LOUISVILLE, Ky. | A federal judge has given preliminary approval to a settlement between Countrywide Financial Corp. and millions of customers whose detailed financial information was exposed in a security breach.
Under terms of the settlement, Countrywide, now owned by Bank of America, would offer free credit monitoring to up to 17 million people whose information was exposed during the security breach. That group includes anyone who obtained a mortgage and anyone who used Countrywide to service a mortgage before July 1, 2008.
The settlement entitles a person up to $50,000 in reimbursement from Countrywide per instance of identity theft, provided the victim actually lost something of value, was not reimbursed, and it is more likely than not the theft stemmed from Countrywide.
U.S. District Judge Thomas B. Russell, who oversaw more than 35 lawsuits related to the security breach, granted class-action status to the suit and gave preliminary approval of the settlement Wednesday. A fairness hearing is scheduled for July in Louisville.
“The proposed settlement agreement provides for a reasonable solution that properly addresses the complications of identity theft,” Judge Russell wrote.

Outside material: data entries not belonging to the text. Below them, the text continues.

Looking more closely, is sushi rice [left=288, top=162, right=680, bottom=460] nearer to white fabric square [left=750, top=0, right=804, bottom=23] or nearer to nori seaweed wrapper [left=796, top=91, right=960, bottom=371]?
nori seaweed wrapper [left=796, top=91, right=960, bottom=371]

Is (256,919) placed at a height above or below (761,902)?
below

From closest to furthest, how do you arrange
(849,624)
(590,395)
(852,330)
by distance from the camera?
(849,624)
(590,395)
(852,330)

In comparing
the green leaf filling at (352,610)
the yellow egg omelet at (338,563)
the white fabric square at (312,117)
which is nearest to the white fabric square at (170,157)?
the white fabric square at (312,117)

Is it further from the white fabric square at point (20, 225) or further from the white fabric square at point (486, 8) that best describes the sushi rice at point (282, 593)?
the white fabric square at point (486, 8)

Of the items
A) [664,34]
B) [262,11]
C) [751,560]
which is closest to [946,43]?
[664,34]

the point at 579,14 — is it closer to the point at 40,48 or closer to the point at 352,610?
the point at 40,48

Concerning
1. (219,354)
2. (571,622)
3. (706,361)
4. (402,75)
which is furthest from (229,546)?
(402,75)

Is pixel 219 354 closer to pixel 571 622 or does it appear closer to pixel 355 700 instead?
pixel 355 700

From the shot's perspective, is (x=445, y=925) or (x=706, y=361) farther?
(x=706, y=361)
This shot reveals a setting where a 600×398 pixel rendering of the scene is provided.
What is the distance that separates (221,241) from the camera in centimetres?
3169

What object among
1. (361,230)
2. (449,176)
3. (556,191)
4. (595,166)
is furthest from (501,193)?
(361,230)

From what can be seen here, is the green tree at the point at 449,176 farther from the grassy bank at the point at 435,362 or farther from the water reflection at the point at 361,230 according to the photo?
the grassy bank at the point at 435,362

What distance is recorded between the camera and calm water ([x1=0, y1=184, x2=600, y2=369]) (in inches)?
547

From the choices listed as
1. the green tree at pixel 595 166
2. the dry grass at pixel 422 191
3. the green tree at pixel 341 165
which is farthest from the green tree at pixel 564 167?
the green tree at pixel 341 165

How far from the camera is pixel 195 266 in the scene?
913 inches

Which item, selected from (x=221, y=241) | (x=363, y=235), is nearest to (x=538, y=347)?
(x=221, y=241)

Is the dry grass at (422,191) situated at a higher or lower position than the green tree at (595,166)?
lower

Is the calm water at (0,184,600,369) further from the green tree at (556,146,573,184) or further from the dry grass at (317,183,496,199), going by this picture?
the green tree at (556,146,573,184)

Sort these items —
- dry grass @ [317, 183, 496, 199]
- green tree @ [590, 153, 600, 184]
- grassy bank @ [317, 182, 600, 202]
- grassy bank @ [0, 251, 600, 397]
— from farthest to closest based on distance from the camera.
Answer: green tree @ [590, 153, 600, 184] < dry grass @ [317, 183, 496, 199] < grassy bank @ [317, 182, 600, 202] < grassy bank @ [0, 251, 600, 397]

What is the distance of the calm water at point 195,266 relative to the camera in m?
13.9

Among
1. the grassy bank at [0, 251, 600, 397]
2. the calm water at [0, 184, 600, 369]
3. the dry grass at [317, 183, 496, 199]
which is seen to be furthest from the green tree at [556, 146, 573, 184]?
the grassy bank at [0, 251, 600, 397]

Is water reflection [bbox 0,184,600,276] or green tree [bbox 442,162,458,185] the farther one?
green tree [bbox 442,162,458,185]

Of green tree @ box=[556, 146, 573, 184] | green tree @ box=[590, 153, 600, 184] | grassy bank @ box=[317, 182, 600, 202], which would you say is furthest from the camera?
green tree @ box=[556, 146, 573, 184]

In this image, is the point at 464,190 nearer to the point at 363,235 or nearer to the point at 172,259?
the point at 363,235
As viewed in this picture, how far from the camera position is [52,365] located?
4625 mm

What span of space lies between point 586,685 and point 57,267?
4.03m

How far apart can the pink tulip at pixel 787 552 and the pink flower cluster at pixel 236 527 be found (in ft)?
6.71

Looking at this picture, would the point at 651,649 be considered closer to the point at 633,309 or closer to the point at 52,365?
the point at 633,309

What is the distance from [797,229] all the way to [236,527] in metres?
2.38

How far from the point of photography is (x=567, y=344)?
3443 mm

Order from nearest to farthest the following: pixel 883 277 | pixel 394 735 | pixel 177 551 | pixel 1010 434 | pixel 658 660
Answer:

Shirley Norton, a spokeswoman for Bank of America, said the settlement is “in the bank’s best interest” to avoid additional legal expenses.
Plaintiffs’ attorneys Ben Barnow and Daniel Haviland did not immediately return messages seeking comment.
The lawsuits stem from the arrest of Rene Rebollo Jr., of Pasadena, Calif., a former senior analyst for Countrywide, and Wahid Siddiqi, of Thousand Oaks, Calif. Federal investigators said Mr. Rebollo used a flash drive to download data from about 20,000 customers a week for two years from 2006 through August 2008.
Mr. Rebollo has pleaded not guilty and is scheduled for trial in January.
Countrywide has said it has worked closely with the FBI and federal investigators and that the security breach does not appear to have resulted in anyone’s identity being stolen.